**GOAL**
Format the entire listing below as a JSON list of strings, with one string per line and blank lines omitted.

**DATA ROWS**
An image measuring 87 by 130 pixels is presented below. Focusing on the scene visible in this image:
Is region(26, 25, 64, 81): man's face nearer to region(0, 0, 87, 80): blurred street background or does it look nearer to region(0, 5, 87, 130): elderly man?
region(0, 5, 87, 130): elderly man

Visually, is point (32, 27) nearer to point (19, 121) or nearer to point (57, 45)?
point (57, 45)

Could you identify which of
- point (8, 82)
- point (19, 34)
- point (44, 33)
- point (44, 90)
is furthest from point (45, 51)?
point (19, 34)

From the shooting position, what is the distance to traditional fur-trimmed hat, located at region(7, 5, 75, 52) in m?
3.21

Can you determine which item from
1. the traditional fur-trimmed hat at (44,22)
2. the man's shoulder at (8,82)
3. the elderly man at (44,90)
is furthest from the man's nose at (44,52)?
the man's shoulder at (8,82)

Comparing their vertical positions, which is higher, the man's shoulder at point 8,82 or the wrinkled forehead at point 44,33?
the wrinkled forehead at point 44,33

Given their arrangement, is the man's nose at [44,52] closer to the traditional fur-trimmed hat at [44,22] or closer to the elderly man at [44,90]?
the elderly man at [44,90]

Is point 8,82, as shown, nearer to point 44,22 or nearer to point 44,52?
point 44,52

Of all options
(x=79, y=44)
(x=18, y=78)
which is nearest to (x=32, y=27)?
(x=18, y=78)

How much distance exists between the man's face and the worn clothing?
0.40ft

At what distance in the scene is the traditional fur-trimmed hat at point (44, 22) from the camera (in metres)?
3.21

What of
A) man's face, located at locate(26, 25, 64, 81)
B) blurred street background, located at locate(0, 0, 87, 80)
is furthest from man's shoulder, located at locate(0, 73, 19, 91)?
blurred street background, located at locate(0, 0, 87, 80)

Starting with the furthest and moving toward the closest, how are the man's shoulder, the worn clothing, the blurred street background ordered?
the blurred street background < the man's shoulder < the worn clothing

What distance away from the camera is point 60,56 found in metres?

**RESULT FOR THIS EXERCISE**
[
  "An image measuring 87 by 130 pixels is presented below. Focusing on the scene visible in this image:",
  "Is region(26, 25, 64, 81): man's face nearer to region(0, 0, 87, 80): blurred street background or does it look nearer to region(0, 5, 87, 130): elderly man?",
  "region(0, 5, 87, 130): elderly man",
  "Visually, is point (32, 27) nearer to point (19, 121) or nearer to point (57, 45)?",
  "point (57, 45)",
  "Could you identify which of",
  "- point (8, 82)",
  "- point (19, 34)",
  "- point (44, 33)",
  "- point (44, 90)",
  "is furthest from point (45, 51)?",
  "point (19, 34)",
  "From the shooting position, what is the distance to traditional fur-trimmed hat, located at region(7, 5, 75, 52) in m?",
  "3.21",
  "Can you determine which item from",
  "1. the traditional fur-trimmed hat at (44,22)",
  "2. the man's shoulder at (8,82)",
  "3. the elderly man at (44,90)",
  "is furthest from the man's nose at (44,52)?",
  "the man's shoulder at (8,82)",
  "Comparing their vertical positions, which is higher, the man's shoulder at point 8,82 or the wrinkled forehead at point 44,33?",
  "the wrinkled forehead at point 44,33",
  "Given their arrangement, is the man's nose at [44,52] closer to the traditional fur-trimmed hat at [44,22] or closer to the elderly man at [44,90]?",
  "the elderly man at [44,90]",
  "Is point 8,82, as shown, nearer to point 44,22 or nearer to point 44,52?",
  "point 44,52",
  "Of all options",
  "(x=79, y=44)",
  "(x=18, y=78)",
  "which is nearest to (x=32, y=27)?",
  "(x=18, y=78)",
  "How much distance exists between the man's face and the worn clothing?",
  "0.40ft",
  "At what distance in the scene is the traditional fur-trimmed hat at point (44, 22) from the camera (in metres)?",
  "3.21",
  "What of",
  "A) man's face, located at locate(26, 25, 64, 81)",
  "B) blurred street background, located at locate(0, 0, 87, 80)",
  "is furthest from man's shoulder, located at locate(0, 73, 19, 91)?",
  "blurred street background, located at locate(0, 0, 87, 80)",
  "Starting with the furthest and moving toward the closest, how are the man's shoulder, the worn clothing, the blurred street background ordered?",
  "the blurred street background < the man's shoulder < the worn clothing",
  "What distance away from the camera is point 60,56 found in metres?"
]